「効率10割、無駄は0割」と考える合理主義者の深刻な盲点藤原麻里菜氏

先行きの見えない2021年。これからは「新しいこと」や「人と違ったこと」を考えるスキルが重要になってくる。だが、「考える」といっても、いったい何をどう考えればいいのか?
そんな人に読んでほしいのが、このたび刊行された書籍『考える術──人と違うことが次々ひらめくすごい思考ワザ71』だ。
著者の藤原麻里菜氏は、「無駄づくり」という異色のコンテンツをネットを中心に展開しており、これまでに何百もの作品を発表、その人気は海外にも波及し、台湾での個展では25000人もの観客が殺到、SNS再生数は4000万回にも達する話題の発明家だ。
そんな著者が、これまでに発明を何年も継続してきた中でつかんだ「考えるテクニック」をあますところなく詰め込んだのが本書だ。「何も出てこない……」とうんうんとうなっているなら、本書をパッと開いて、好きなワザを使ってみてほしい。「逆転」「主語変え」「マナー破り」「合体」「似たもの合わせ」……便利に使える思考ワザが満載である。
本稿ではこの『考える術──人と違うことが次々ひらめくすごい思考ワザ71』から特別に、一部を抜粋・編集して紹介する。

合理性だけでは絶対に
たどり着けない発想がある

 本書では、生活の中で感じるちょっとしたストレスからアイディアを考える方法をさまざまに紹介しています。

 一方、「逆にそのストレスを増やす」と考えてみると、どのようなアイディアになるでしょうか。

 たとえば、ポケットの中につっこんだイヤフォンを取り出したとき、コードがからまっていてストレスを感じるシチュエーションがあります。これを解決したものが、コードをきれいに巻けるアクセサリーだ。また、Bluetoothイヤフォンは、イヤフォンからコード自体をなくしてしまいました。完全な問題解決です。

 では、反対にストレスを最大化しようと考えると、どうなるでしょうか。

「もっとからませる」というのがその答えになりそうです。

 そこでわたしは「イヤフォンをからませるマシーン」をつくりました。マシーンの中にイヤフォンを入れてスイッチを押すと、数秒間マシーンが動き、止まったころには中のイヤフォンがぐちゃぐちゃにからみあっているというものです(下記参照。音が出ます)

 日常で感じるストレスを解決するのではなく、増加させる視点で考えることで、新しいものが生まれました。いや、生まれたところで何の役にも立たないのですが。

 しかし、この「ストレスを増やす」という方法がストレートな問題解決になることもあります。たとえば目覚まし時計はうるさい音のストレスを与えることで人を起こすものです。また、遊びやゲーム、エンタメとして「罰ゲーム」をしたい人にも「ストレスを増やすアイディア」は役に立ちます。

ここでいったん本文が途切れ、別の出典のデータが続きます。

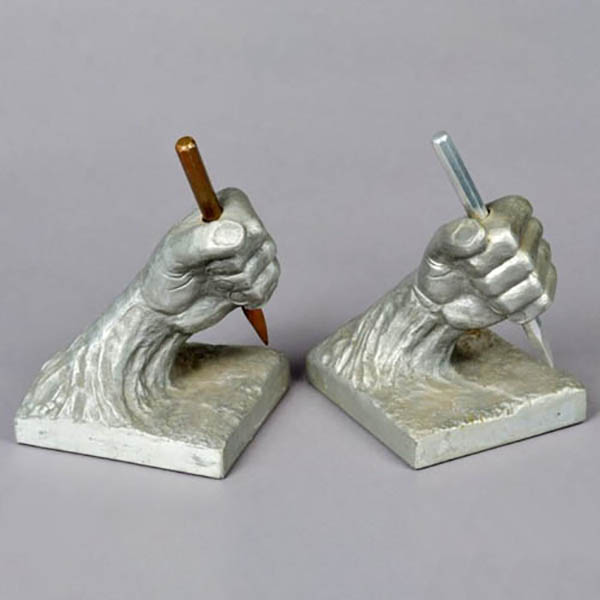 Pair of Hands Holding Chisels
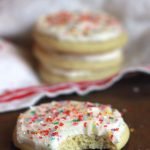 frosted cut out sugar cookies with bite out of it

 解決と正反対のことを考えるのは、アイディアに別の意味や価値を生みます。まったく違う文脈が現れて、ユニークなものが生まれたり、目の前の問題は解決できなくても、他の問題の解決のきっかけになるものが生まれることもあるのです。

 生活の中で思いつくストレスを最大化させるアイディアを考えてみましょう。